- **Supplied passage**
4) CleanTech makes a comeback. But solar stays in the shadows — Although the long-term future of solar energy is still promising, a massive global supply glut will make 2010 a very tough year. British Columbia, Ontario and Quebec are the hub of Canada’s solar industry. As Ontario introduces new programs to encourage the use of CleanTech, the province may run the risk of trying to create a globally competitive solar manufacturing industry, while the rest of the world may not require these services in the long run because of their own market overcapacity.
5) IT procurement stands on its head — More and more companies are buying smartphones and computers based on employee demand rather than corporate policies. “Win the consumer, and you win the enterprise” is a reversal of decades of enterprise IT buying habits. If consumer demand begins to drive corporate IT purchasing decisions, smartphone companies are likely to benefit.
6) Nixing the nines: reliability redefined and reassessed — The default enterprise IT contract specifies 99.999% (five nines) reliability. 2010 will see some companies settle for fewer nines to save money, which could allow Canadian IT and telecom companies to reduce costs as they may no longer need to implement expensive measures to ensure 99.999% network reliability. As a result, savings will likely be passed onto consumers in exchange for their acceptance of minor network downtime.

- **Assignment 1**
Rewrite the tech trends passage from "6) Nixing the" down to "minor network downtime.", replacing "reliability" with "uptime".
- **Assignment 2**
Please carry on the tech trends passage from the point where it stops.
The lines that come next are separate material with no connection to the tech trends passage.

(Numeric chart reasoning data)
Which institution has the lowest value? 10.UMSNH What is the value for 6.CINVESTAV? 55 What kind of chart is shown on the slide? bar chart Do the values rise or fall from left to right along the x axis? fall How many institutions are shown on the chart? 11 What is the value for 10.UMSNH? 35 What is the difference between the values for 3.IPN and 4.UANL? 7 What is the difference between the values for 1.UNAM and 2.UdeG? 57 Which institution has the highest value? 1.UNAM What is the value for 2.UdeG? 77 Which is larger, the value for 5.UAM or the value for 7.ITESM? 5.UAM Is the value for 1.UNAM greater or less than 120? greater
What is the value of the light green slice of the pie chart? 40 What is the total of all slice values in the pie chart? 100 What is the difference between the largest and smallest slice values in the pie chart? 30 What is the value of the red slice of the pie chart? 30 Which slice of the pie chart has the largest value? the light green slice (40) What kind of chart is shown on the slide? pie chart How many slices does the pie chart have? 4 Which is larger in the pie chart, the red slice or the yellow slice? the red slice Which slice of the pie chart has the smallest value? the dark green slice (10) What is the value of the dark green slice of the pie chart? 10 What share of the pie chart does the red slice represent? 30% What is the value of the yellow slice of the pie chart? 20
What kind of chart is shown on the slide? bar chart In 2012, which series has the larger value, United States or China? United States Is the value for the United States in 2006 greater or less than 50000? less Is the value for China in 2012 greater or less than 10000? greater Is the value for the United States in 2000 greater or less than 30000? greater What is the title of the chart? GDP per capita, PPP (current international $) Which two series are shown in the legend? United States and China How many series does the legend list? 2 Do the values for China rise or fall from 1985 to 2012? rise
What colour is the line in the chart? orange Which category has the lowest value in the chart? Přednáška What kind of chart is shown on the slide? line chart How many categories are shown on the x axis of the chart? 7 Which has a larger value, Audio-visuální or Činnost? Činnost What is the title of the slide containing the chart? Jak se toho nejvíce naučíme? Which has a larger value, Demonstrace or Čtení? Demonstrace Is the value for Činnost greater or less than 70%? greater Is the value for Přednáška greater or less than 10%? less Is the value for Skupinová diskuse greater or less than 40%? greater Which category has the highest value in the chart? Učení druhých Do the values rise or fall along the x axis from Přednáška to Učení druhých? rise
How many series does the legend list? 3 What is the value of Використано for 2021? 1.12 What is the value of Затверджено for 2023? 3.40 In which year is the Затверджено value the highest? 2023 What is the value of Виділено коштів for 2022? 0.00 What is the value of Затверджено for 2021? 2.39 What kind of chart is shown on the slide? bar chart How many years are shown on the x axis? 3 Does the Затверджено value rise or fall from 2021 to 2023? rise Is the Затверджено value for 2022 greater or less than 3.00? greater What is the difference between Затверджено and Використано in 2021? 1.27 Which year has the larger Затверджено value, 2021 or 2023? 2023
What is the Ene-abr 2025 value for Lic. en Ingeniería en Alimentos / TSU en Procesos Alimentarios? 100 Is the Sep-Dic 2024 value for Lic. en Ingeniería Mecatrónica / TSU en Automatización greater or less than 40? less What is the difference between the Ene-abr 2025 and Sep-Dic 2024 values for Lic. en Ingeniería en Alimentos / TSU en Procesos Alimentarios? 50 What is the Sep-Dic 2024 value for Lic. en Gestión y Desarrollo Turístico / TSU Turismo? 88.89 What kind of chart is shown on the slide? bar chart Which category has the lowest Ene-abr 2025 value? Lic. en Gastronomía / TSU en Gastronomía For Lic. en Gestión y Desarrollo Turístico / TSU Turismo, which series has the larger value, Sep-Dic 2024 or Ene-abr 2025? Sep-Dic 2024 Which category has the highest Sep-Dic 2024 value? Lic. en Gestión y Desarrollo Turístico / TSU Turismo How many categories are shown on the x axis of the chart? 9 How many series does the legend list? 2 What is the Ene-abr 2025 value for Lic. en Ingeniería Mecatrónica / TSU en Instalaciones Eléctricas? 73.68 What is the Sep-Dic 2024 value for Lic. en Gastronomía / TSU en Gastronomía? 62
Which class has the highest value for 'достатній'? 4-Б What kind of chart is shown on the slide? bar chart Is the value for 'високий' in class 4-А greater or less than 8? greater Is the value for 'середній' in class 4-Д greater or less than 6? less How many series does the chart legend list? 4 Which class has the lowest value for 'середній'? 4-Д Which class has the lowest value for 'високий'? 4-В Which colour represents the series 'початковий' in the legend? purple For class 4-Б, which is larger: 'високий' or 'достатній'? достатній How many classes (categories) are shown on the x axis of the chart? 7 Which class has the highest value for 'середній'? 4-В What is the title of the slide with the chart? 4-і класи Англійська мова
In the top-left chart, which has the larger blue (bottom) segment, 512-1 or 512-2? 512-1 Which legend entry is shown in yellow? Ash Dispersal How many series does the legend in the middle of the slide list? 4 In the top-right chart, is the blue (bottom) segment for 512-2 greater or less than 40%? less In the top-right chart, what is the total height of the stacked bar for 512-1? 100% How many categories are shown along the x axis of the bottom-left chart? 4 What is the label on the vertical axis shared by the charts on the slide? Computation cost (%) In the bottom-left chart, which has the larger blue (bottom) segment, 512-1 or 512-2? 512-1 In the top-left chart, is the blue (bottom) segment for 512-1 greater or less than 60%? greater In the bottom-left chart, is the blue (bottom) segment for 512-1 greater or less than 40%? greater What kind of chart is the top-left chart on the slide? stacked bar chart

- **Task response 1**
6) Nixing the nines: uptime redefined and reassessed — The default enterprise IT contract specifies 99.999% (five nines) uptime. 2010 will see some companies settle for fewer nines to save money, which could allow Canadian IT and telecom companies to reduce costs as they may no longer need to implement expensive measures to ensure 99.999% network uptime. As a result, savings will likely be passed onto consumers in exchange for their acceptance of minor network downtime.

- **Task response 2**
7) Cloud computing: more than hype, but less than hyper — Cloud computing will grow faster than almost all other tech sectors, but it is not taking over the world quite yet. Concerns over reliability and security continue to make large enterprises and governments cautious about adopting cloud. In contrast, consumers and small enterprises are the logical early adopters, as the global cloud computing industry is predicted to grow almost 50% to $80 billion in 2010.
8) Paying for what we eat: carriers change data pricing and make regulators happy — “All you can eat” data plans have succeeded in attracting customers, but are killing the networks. Yet, while it is tough for carriers to move back to the meter for data without angering customers, recent network neutrality rulings from the FCC and CRTC will make it easier. Meanwhile, new players are entering the Canadian wireless market, and some have started offering “all you can eat” data plans in an effort to capture market share — setting a potentially dangerous precedent for carriers. Finding an appropriate competitive response that does not erode profitability may be a challenge for wireless carriers.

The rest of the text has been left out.